- **Task to complete**:
Return all of the data exactly as written, without the pictures.

- **Information shown**:
———
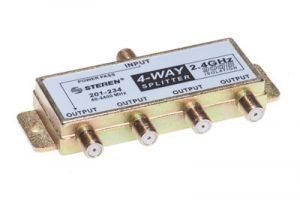4-Way Coax Splitter - 40 to 2400 MHz - One Port Power Passive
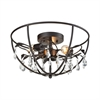 Bridget 3 Light Semi Flush In Oil Rubbed Bronze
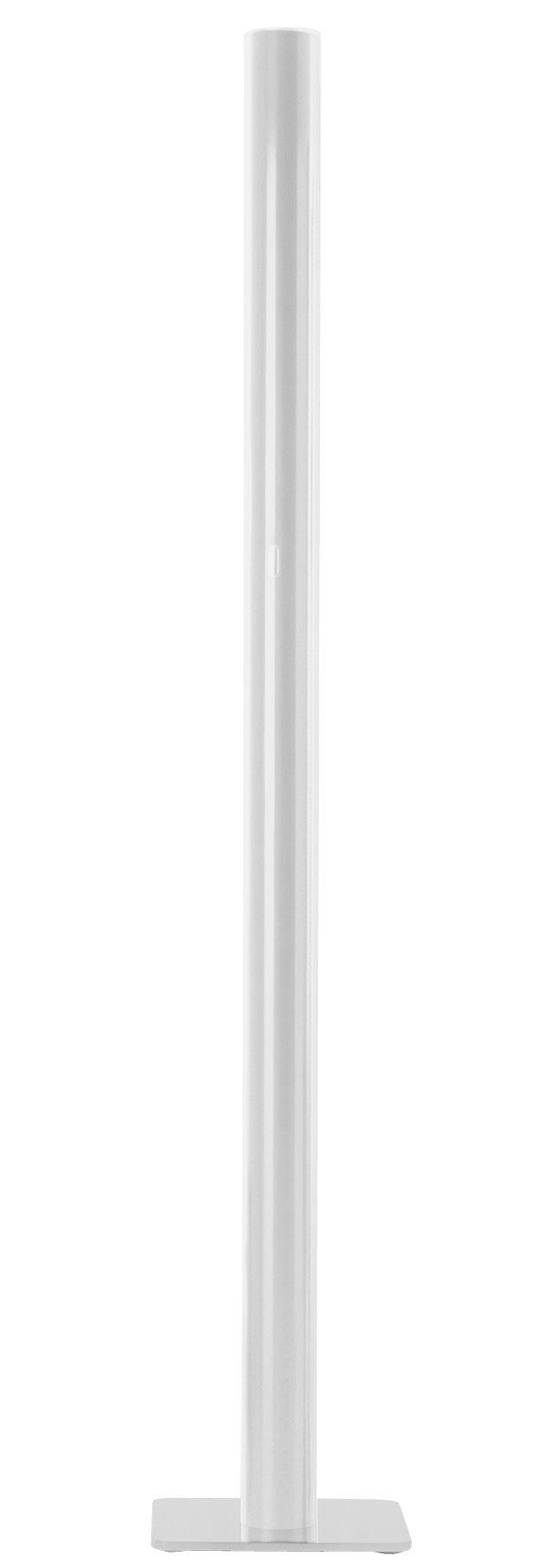 Luminaire - Lampadaires - Lampadaire Ilio LED / Bluetooth - H 175 cm - Artemide - Blanc - Acier peint, Aluminium peint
———
- **Solution**:
4-Way Coax Splitter - 40 to 2400 MHz - One Port Power Passive
 Bridget 3 Light Semi Flush In Oil Rubbed Bronze
 Luminaire - Lampadaires - Lampadaire Ilio LED / Bluetooth - H 175 cm - Artemide - Blanc - Acier peint, Aluminium peint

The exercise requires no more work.